The word life is always balanced for me.
Hm...

Thursday, August 12, 2010

"In this farewell, there's no blood. There's no alibi..."

"...'Cause I've drawn regret.
From the truth
of a thousand lies.
So let mercy come, and wash away..."


It's been a while since I last posted, so I'm going to make this one extra long. And hey - Blogger works in China (although there isn't a toolbox, so the font color comouflages a little. In that case, some people might want to copy and paste to a Word document or something to make it more legible. Sorry)

Well, for the past three weeks and counting, it was mainly just my working mind and myself again. Within that time,
I was at a program.
I got jet lagged.
I went through a bottle and a half of sunblock.
I counted twenty - nine mosquito bites.
One of my biggest sources of company was my iPod.
...
I'm slowly becoming more vegan.
I made a few friends. Acquaintances really.
I walked, talked... etc. That was three weeks.

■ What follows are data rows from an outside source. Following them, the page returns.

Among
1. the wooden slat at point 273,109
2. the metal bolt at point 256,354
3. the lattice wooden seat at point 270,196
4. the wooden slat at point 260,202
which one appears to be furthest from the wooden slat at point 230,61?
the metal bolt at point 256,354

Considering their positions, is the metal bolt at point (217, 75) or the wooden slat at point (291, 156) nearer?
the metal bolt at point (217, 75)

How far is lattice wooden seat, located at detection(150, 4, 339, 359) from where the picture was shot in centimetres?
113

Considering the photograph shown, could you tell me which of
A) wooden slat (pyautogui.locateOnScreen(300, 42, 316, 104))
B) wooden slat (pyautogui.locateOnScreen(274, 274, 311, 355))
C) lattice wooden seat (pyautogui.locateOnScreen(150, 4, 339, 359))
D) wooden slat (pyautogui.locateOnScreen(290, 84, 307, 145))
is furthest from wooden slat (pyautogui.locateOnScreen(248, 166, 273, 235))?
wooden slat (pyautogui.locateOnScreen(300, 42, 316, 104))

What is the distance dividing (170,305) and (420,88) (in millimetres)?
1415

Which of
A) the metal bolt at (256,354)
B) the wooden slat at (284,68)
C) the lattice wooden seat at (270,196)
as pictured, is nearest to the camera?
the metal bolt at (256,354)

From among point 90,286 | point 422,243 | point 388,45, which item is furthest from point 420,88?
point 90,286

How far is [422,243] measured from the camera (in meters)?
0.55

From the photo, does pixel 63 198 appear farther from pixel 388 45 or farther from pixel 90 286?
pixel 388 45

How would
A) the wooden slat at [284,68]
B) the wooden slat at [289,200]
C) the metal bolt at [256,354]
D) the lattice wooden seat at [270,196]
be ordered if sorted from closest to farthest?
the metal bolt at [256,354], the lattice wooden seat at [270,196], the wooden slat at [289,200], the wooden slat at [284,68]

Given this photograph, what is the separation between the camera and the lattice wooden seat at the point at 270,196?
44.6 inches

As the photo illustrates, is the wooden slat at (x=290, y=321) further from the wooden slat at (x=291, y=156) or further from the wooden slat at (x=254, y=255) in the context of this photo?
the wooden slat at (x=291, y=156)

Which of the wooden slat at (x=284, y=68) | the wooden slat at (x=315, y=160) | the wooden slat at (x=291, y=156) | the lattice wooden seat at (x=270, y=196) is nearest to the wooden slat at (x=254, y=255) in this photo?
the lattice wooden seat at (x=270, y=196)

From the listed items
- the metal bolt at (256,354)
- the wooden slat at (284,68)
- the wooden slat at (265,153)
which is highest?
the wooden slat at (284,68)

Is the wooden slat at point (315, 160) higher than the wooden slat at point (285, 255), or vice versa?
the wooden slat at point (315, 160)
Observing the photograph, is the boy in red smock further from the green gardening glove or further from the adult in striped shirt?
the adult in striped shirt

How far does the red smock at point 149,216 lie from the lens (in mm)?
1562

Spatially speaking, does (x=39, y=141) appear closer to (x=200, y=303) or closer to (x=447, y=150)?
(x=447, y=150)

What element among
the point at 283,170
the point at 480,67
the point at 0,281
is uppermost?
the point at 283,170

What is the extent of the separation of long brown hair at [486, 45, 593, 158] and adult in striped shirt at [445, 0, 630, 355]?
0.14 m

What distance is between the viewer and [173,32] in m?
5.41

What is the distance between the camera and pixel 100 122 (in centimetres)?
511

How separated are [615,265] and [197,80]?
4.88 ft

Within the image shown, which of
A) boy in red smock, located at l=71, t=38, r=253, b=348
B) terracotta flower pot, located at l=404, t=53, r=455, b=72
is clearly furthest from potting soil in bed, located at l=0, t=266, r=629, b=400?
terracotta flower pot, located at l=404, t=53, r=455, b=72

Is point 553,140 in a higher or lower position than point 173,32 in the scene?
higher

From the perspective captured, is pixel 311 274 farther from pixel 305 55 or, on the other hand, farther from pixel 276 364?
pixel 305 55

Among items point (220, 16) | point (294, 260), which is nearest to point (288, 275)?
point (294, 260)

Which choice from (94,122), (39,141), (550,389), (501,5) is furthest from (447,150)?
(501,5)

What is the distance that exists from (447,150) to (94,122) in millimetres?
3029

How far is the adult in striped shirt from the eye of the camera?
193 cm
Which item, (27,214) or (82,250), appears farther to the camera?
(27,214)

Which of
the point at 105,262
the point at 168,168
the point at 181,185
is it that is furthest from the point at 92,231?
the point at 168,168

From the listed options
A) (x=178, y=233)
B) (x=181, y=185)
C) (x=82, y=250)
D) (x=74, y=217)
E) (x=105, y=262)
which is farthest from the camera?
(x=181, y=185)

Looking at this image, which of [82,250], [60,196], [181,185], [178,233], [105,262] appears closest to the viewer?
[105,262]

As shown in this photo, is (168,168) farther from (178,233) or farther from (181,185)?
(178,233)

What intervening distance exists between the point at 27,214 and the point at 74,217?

That's essentailly what anybody who reluctantly went to camp would say. But there's one more, big something else...

(I want to note that I can't stress enough how few people would be able to comprehend minimally - if not near completely - what I'd be talking about below. And if those people are reading, I've intentionally phrased a few parts the way I did so I could adress you in an obvious way I don't think anyone else would understand)...

Within that time, and actually the day before I left, I've had something ominous, challenging, inefecting me: a thought. And I might as well say it here, but maybe just rather vaguely.

I thought about love.
I thought about friendship.
I thought about respect.
I thought about what was important to me.

And I thought about my shame.
I thought about my failure.
I thought about my accidental, unforgivable, carelessness.
I thought about what I was going to do with all of it.

And everytime, I would break down from thinking such about the agonizingly painful..., I'd listen to my iPod. And eventually, that stoic person would come around. I loathe him because he illustrates me in a negative way to the world with his different mindset.

I think I'm going to put myself into the biggest punishment I've created for myself yet. I'm thinking about leaving all of that for three or so months, or until I fix my failure correctly. 'Don't know what I'm talking about? Like I said, only a few would. Those few I've already put in this post... They're my metaphorical family. Out of these people, there is...one...reason. I sincerely mean it.
But I lost my own faith in seeing why/how I deserve them. I can't bear to let them be friends with... with the corruption I've made of myself academically.
Two CPB classes! Damned two!And any "abilities" at any performing or visual arts I thought I had. And if that's not enough, the sense of care I once showed; where in hell did that go? Now, sh*t I was good at!
I've gone back to being blinded with my damnedness, which I thought I got rid of.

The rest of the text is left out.